When care is driven primarily by data, without sufficient context, it becomes fragmented. It becomes protocol-driven. It becomes disconnected from the lived experience of the patient. The result is care that may be correct on paper, but incomplete in practice.

There is another layer to this that is equally important. The “mother” was never meant to exist in isolation.
Traditionally, care happened within a village—through multiple caregivers, shared responsibility, collective observation, and continuity over time.

No single person was responsible for holding the entire picture. Care was distributed, but aligned.

At Village Medicine, when we use the word “village,” we are not using it as a metaphor. We are describing a structure. A coordinated clinical team. Providers who communicate with one another. A shared understanding of each patient’s full picture. A system where care is continuous rather than episodic.

This includes your primary provider, other clinicians within the practice, our front desk and support staff, the physical space we have built, and you—as the patient. You are not outside of this system. You are part of it.

There is also a dimension of care that is often left unspoken. In both midwifery and medicine, there is an aspect of healing that involves presence, meaning, and a patient’s internal experience of what is happening in their body. For some, this is spiritual. For others, it is simply the deeper question of what their body is asking of them.

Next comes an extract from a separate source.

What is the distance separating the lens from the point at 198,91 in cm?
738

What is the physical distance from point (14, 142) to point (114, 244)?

This layer does not replace medical care. It sits alongside it. When it is ignored, patients often feel disconnected from their own healing process. When it is acknowledged, it can create clarity, engagement, and a stronger sense of agency.

At the same time, we are practicing within a larger healthcare system that is moving toward efficiency, automation, and scale. These shifts are understandable. They are responses to real pressures. But they come with a tradeoff. As systems become more efficient, they often become less interpretive. They can process information, but they do not inherently generate meaning.

At Village Medicine, we have made deliberate choices to structure care differently. We prioritize time for interpretation, space for collaboration, and continuity across visits. This reflects a core belief: that investing in depth upfront leads to more accurate care and more durable outcomes over time.

Our work is not only to gather information. It is to make sense of it—within the context of a whole person, within a coordinated system, and over time.

This model depends on partnership. The patients who tend to benefit most are those who come prepared, who maintain a clear and up-to date understanding of their own health information, who share their history in detail, who track what their body is telling them, who ask questions, and who remain open to exploring root causes.

“You are not a passive recipient of care.
You are an active participant in a system designed to support you.”

Technology will continue to evolve. Data will continue to expand. Our tools will become more sophisticated. These are not trends to resist.

But tools do not replace the foundational elements of care: context, judgment, relationship, and meaning.

The question “Where is the mother?” is ultimately asking: Where is the layer that makes information useful? And who is holding it?

In my training as a homebirth midwife in Seattle, that layer was never held by one person alone. It existed within a relational field—a small, focused village.

At Village Medicine, we are working to rebuild that structure in a modern clinical setting. Not as an idea, but as a practice. Because healing was never meant to happen in isolation.

 

In Gratitude

Dr. Tara Johnie Shelby
Naturopathic Physician
Founder & CEO, Village Medicine

This reflection was inspired by a piece I recently read by Abi Awomosu, which
gave language to something I have been witnessing in medicine for years.